All that “time-tested judgments” means is that we still agree with something someone thought a long time ago. The supposition here is: If people think something for a long time, it must be true. It should be fairly clear that a belief is not magically transformed into Truth with the passage of a specified duration of time. That medieval art was for four centuries considered of little or no artistic value, within the terms of thethesis, qualifies that consideration as a time-tested judgment. Yet, despite that judgment’s standing the test of time for four centuries, our current crop of trained observers no longer agrees with it. Of how much benefit, then, was the time-testedness of that judgment? By the necessary infiniteness of time, any judgment, concept, or theory which is considered as time-tested today is highly vulnerable to being considered as not having passed the test of time tomorrow, which is to say, vulnerable to being discarded as nonsense. The one judgment, more accurately a prediction, that seems properly considered as having passed a test of time came ironically from Vasari. Vasari wrote that the leaning tower of Pisa would never fall, and the tower is still up and leaning 400 years later. The bell tower may someday bite the dust, but 400 years is a pretty good “never.” For most of us, what we thought we would never do, or never would happen, occurred within only a few years or sooner.

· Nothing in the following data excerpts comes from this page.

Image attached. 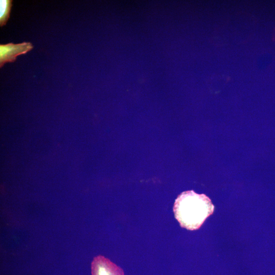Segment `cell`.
Here are the masks:
<instances>
[{
  "mask_svg": "<svg viewBox=\"0 0 275 275\" xmlns=\"http://www.w3.org/2000/svg\"><path fill=\"white\" fill-rule=\"evenodd\" d=\"M210 199L204 194L194 190L182 193L176 199L173 211L182 228L189 230L198 229L214 210Z\"/></svg>",
  "mask_w": 275,
  "mask_h": 275,
  "instance_id": "obj_1",
  "label": "cell"
},
{
  "mask_svg": "<svg viewBox=\"0 0 275 275\" xmlns=\"http://www.w3.org/2000/svg\"><path fill=\"white\" fill-rule=\"evenodd\" d=\"M33 48L31 42H22L18 44L10 43L0 45V67L8 62H14L18 56L25 54Z\"/></svg>",
  "mask_w": 275,
  "mask_h": 275,
  "instance_id": "obj_2",
  "label": "cell"
},
{
  "mask_svg": "<svg viewBox=\"0 0 275 275\" xmlns=\"http://www.w3.org/2000/svg\"><path fill=\"white\" fill-rule=\"evenodd\" d=\"M92 275H124L123 270L102 256L95 257L91 265Z\"/></svg>",
  "mask_w": 275,
  "mask_h": 275,
  "instance_id": "obj_3",
  "label": "cell"
},
{
  "mask_svg": "<svg viewBox=\"0 0 275 275\" xmlns=\"http://www.w3.org/2000/svg\"><path fill=\"white\" fill-rule=\"evenodd\" d=\"M12 1L9 0L0 1V25L1 26L6 24L8 20L12 6Z\"/></svg>",
  "mask_w": 275,
  "mask_h": 275,
  "instance_id": "obj_4",
  "label": "cell"
},
{
  "mask_svg": "<svg viewBox=\"0 0 275 275\" xmlns=\"http://www.w3.org/2000/svg\"><path fill=\"white\" fill-rule=\"evenodd\" d=\"M272 40L275 41V28L273 29L272 34Z\"/></svg>",
  "mask_w": 275,
  "mask_h": 275,
  "instance_id": "obj_5",
  "label": "cell"
}]
</instances>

If there is frustration that we can “not at least approach an absolute scale of quality,” it is because the absolute brooks neither approach nor any concept of proximity. All critical evaluations are necessarily subjective, and there are no conditions under which these subjective responses can mysteriously sneak into the realm of the objective or the absolute. Thus the concept of quality in art is incoherent; it is the product of confusion and hope. With the concept of quality go concepts of master and masterwork. What we are left with are our preferences, interests, thoughts—in short, with the possibility of experience. If this logic brings a certain amount of insecurity, there is no help for it.